Russian information warfare and influence operations experts with whom WIRED shared the full text of the interview noted that, despite Cyber Army of Russia’s claims of acting as an independent grassroots organization, it closely adheres to both Russian government talking points as well the Russian military’s published information warfare doctrine. The group’s rhetoric about changing “minds and hearts” beyond the front lines of a conflict through attacks targeting civilian infrastructure mirrors a well-known paper on “information confrontation” by Russian military general Valery Gerasimov, for instance.
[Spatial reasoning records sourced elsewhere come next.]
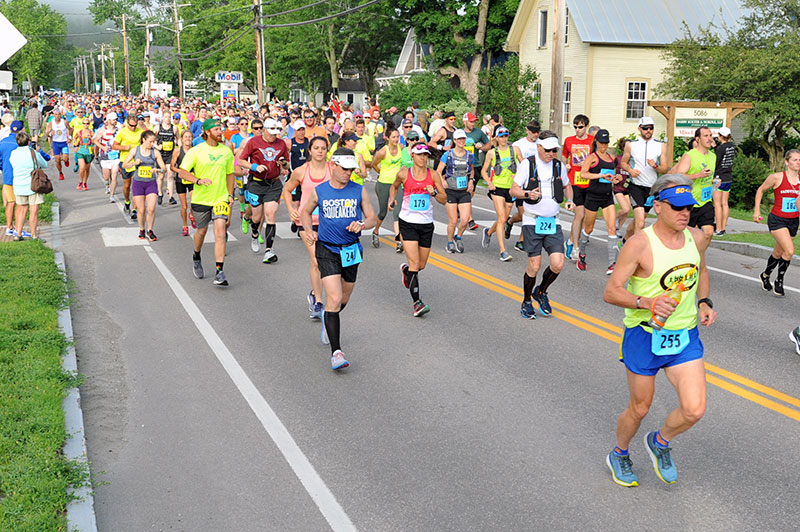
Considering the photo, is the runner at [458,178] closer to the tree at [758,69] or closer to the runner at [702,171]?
the runner at [702,171]

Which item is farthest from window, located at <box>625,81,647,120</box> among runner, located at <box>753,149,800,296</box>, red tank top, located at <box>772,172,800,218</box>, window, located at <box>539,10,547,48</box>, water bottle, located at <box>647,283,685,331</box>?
water bottle, located at <box>647,283,685,331</box>

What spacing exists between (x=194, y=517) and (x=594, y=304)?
6.40 meters

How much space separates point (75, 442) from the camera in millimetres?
5980

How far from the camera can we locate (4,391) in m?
6.74

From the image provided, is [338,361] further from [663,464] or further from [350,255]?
[663,464]

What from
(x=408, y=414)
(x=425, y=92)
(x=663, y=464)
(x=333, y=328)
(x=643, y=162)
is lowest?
(x=408, y=414)

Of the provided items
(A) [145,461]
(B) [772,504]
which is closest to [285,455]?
(A) [145,461]

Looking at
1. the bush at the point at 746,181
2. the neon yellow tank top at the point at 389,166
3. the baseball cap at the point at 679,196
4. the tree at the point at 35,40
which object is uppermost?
the tree at the point at 35,40

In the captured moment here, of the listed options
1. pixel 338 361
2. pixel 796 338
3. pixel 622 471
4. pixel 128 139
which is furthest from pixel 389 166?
pixel 622 471

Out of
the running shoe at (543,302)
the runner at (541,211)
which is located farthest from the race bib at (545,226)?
the running shoe at (543,302)

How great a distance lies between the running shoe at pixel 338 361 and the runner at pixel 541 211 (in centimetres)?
269

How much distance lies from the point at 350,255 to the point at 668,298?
360cm

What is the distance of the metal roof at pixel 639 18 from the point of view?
116 feet

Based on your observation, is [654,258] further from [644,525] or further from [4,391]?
[4,391]
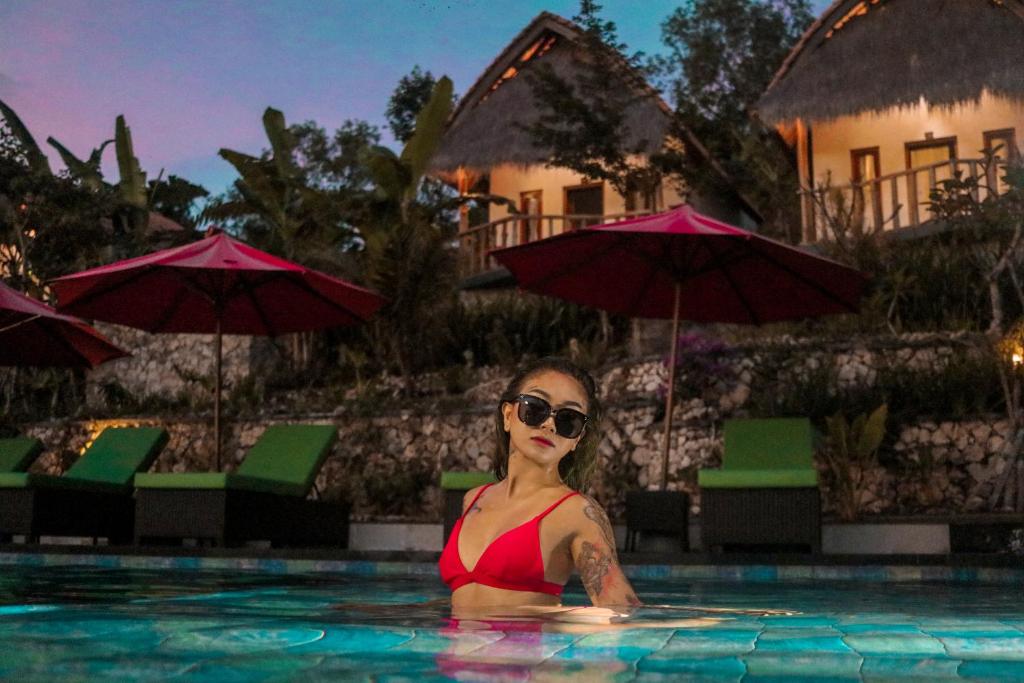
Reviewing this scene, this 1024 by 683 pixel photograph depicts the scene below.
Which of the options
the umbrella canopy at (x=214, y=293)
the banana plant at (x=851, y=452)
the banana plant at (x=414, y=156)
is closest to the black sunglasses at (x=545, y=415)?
the umbrella canopy at (x=214, y=293)

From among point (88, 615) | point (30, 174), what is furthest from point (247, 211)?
point (88, 615)

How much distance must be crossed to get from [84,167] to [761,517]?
18604 millimetres

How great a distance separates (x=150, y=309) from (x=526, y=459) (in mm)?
9405

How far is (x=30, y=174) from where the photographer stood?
21.2 m

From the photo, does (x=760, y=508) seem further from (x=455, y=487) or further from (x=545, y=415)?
(x=545, y=415)

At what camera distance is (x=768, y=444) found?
997 centimetres

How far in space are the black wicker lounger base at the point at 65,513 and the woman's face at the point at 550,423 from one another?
780cm

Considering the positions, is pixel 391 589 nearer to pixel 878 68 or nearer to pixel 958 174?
pixel 958 174

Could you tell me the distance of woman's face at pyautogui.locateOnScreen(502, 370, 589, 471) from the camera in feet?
10.8

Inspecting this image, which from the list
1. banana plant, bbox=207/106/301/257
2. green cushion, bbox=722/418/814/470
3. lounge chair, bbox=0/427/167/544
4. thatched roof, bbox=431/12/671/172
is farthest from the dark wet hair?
thatched roof, bbox=431/12/671/172

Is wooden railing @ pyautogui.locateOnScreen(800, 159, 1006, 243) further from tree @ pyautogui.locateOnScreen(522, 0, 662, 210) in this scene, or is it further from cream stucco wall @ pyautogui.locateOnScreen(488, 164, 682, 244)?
cream stucco wall @ pyautogui.locateOnScreen(488, 164, 682, 244)

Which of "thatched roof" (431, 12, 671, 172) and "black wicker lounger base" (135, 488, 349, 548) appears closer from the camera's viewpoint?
"black wicker lounger base" (135, 488, 349, 548)

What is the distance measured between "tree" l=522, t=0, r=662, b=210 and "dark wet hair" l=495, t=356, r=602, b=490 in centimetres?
1886

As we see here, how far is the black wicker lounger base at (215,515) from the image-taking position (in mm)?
9422
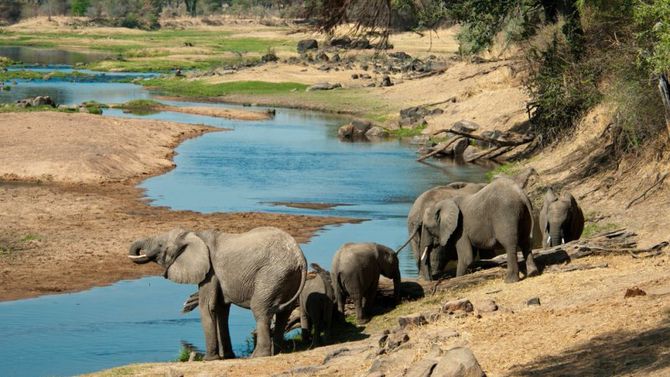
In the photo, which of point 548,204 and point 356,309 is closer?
point 356,309

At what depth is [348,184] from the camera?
37.1 meters

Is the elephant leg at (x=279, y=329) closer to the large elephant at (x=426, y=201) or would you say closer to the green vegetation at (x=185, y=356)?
the green vegetation at (x=185, y=356)

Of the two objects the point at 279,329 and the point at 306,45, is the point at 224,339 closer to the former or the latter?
the point at 279,329

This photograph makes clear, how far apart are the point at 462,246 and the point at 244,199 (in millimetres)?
16217

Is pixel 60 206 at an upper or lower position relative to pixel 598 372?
lower

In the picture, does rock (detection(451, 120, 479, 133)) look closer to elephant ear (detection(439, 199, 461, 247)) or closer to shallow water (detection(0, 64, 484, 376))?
shallow water (detection(0, 64, 484, 376))

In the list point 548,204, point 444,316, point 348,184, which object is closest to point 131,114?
Result: point 348,184

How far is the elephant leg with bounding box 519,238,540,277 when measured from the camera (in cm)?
1672

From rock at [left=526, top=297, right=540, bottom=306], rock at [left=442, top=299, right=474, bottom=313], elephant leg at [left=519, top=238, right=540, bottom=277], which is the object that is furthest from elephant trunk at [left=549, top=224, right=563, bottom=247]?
rock at [left=442, top=299, right=474, bottom=313]

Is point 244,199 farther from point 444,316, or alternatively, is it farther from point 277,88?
point 277,88

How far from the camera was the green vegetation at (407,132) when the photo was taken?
51.8 metres

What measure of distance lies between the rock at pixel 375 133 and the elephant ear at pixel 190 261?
36.0m

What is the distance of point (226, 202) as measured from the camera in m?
33.2

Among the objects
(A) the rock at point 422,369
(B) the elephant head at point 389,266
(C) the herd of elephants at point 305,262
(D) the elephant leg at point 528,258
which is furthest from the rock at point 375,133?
(A) the rock at point 422,369
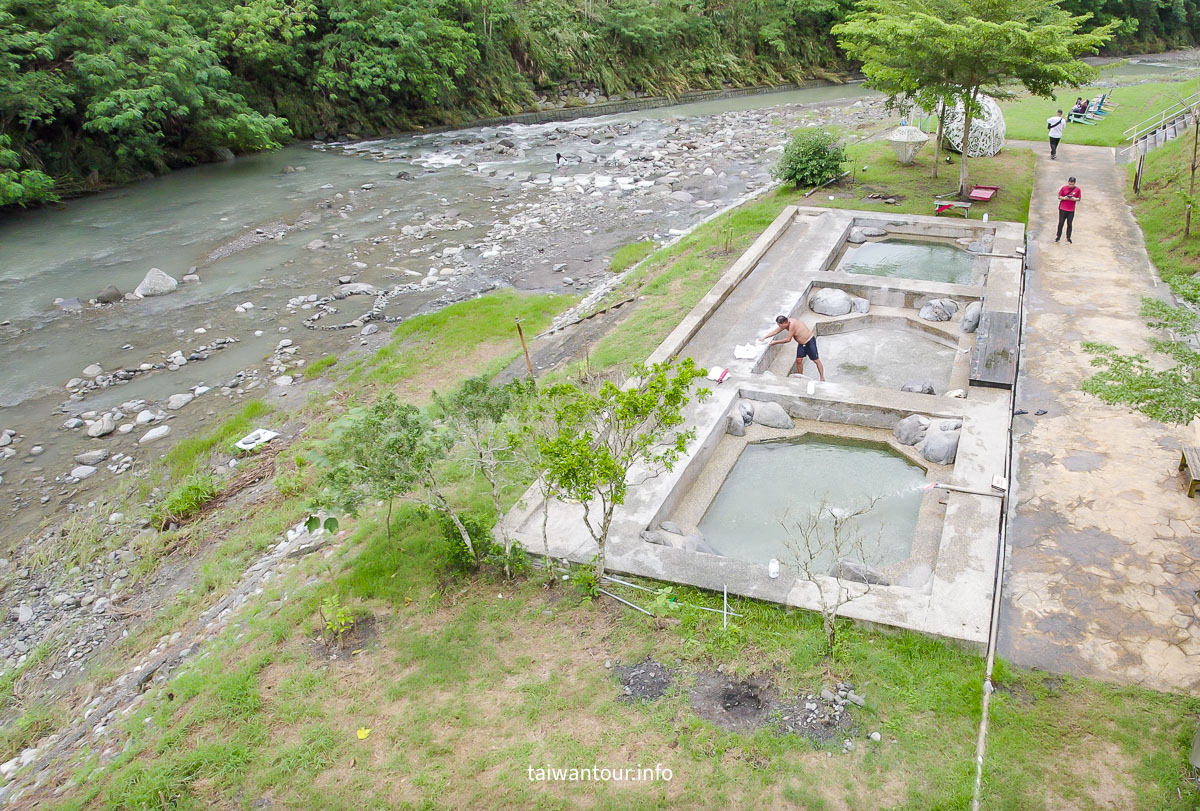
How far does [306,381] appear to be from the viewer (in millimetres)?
14141

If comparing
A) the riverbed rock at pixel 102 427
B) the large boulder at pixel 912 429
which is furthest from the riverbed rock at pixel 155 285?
the large boulder at pixel 912 429

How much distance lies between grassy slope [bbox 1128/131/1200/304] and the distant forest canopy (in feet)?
70.8

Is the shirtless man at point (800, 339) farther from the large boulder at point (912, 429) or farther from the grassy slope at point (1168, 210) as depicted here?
the grassy slope at point (1168, 210)

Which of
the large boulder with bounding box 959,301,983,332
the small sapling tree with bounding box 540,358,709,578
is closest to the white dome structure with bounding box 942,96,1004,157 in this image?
the large boulder with bounding box 959,301,983,332

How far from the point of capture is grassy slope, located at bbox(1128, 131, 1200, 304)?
47.9 feet

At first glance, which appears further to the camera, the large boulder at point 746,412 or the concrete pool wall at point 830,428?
the large boulder at point 746,412

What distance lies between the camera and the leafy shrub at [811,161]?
68.1 feet

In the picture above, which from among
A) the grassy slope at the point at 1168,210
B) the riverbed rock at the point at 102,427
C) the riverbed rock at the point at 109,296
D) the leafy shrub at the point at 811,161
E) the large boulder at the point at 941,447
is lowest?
the riverbed rock at the point at 102,427

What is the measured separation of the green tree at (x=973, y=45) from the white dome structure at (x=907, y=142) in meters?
3.23

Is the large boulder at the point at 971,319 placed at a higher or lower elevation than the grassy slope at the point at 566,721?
higher

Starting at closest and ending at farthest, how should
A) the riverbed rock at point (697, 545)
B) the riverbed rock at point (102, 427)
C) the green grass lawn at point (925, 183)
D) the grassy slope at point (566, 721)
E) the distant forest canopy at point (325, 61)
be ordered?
the grassy slope at point (566, 721) < the riverbed rock at point (697, 545) < the riverbed rock at point (102, 427) < the green grass lawn at point (925, 183) < the distant forest canopy at point (325, 61)

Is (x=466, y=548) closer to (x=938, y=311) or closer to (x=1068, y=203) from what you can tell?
(x=938, y=311)

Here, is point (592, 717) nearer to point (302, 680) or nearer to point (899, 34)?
point (302, 680)

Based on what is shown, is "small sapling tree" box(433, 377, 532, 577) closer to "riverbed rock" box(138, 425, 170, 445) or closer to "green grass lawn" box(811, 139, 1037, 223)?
"riverbed rock" box(138, 425, 170, 445)
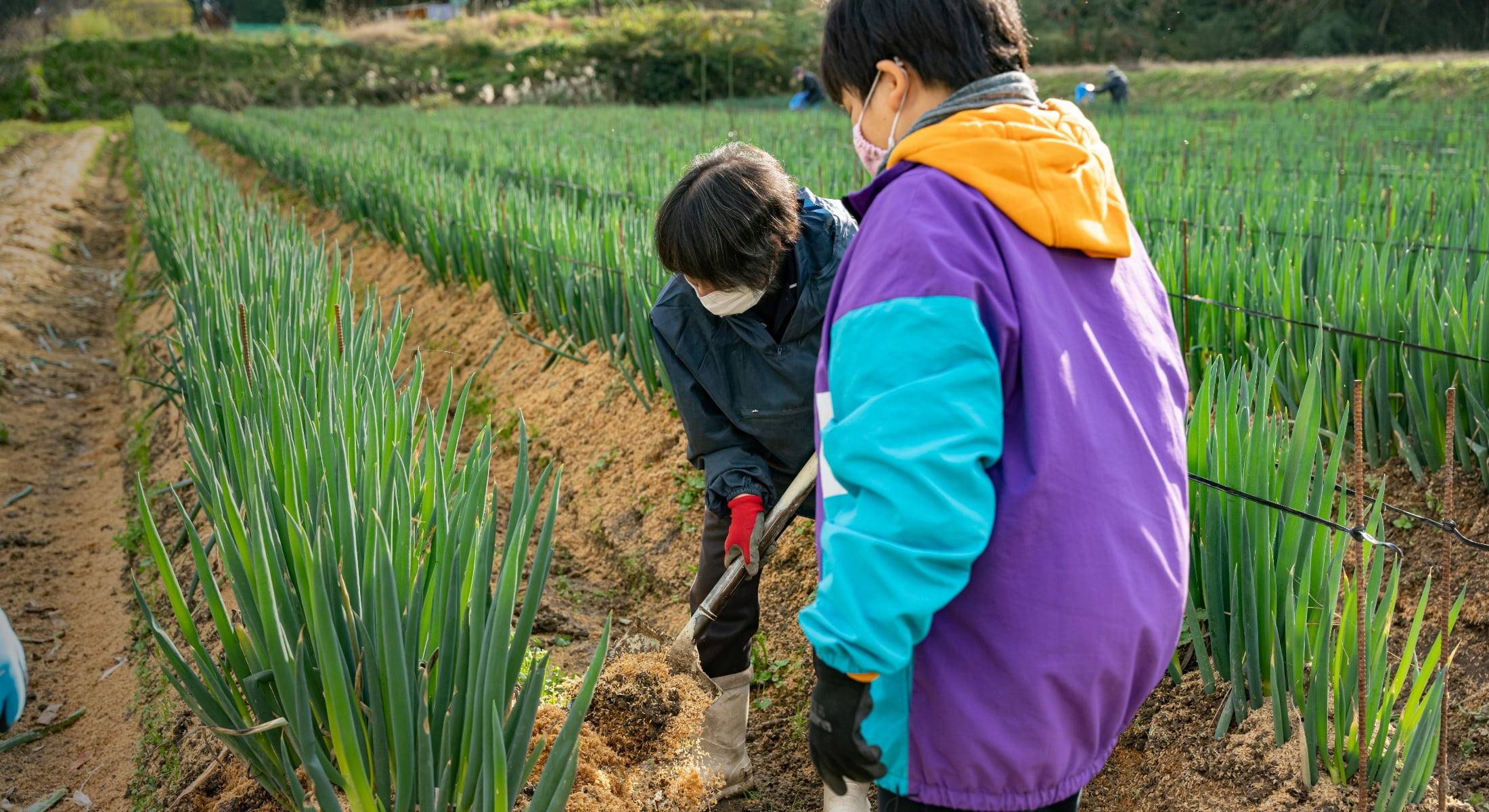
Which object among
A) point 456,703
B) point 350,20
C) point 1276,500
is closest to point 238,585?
point 456,703

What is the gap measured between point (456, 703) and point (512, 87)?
29572 mm

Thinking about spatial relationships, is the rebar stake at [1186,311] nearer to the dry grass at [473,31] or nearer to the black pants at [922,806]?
the black pants at [922,806]

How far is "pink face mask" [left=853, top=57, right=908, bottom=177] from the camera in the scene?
1092mm

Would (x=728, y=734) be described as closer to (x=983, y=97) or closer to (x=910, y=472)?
(x=910, y=472)

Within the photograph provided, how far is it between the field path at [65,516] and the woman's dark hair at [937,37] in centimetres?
213

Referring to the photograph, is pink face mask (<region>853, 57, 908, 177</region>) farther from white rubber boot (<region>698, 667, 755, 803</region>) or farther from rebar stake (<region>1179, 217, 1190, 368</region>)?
rebar stake (<region>1179, 217, 1190, 368</region>)

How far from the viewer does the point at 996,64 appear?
3.47 feet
Other portions of Julia’s comments—an unprompted polemic against “non-traditional sexual relations” and a description of Russia as a conservative cultural “Noah’s Ark of the 21st century”—echo similar statements made by Russian leaders and Russian state media.

None of that proves that Cyber Army of Russia has anything more than the thin ties to the GRU that Mandiant uncovered, says Gavin Wilde, a Russia-focused senior fellow at the Carnegie Endowment for International Peace. He argues instead that the group’s comments appear to be an attempt to score points with a potential government sponsor, perhaps in the hopes of gaining a more official relationship. “They’re really trying to hone their messaging, but not for a Western audience, necessarily, so much as to try to put points on the board domestically and with potential political or financial benefactors in Moscow,” he says.

At one point in the interview with WIRED, in fact, Julia explicitly voiced that request for more official government support. “I really hope that the People’s Cyber Army of Russia will have great prospects, that our government agencies will not just pay attention to us, but support our actions, both financially and through the formation of full-fledged cyber troops as part of the Russian Armed Forces,” she wrote.

Outside of the conversation with WIRED, Cyber Army of Russia posts to its Telegram channel in Russian, not English—a strange move for a group that claims to be trying to influence Western politics in its favor. Other Russian influence operations created by the GRU itself, such as the Guccifer 2.0 and DCLeaks fronts created to influence the 2016 presidential election, wrote in English. Even other “hacktivist” groups targeting civilian critical infrastructure, such as Israel-linked Predatory Sparrow, take credit for their attacks in the language of their targets—in Predatory Sparrow’s case, posting to Telegram in Persian in an apparent attempt to influence Iranians.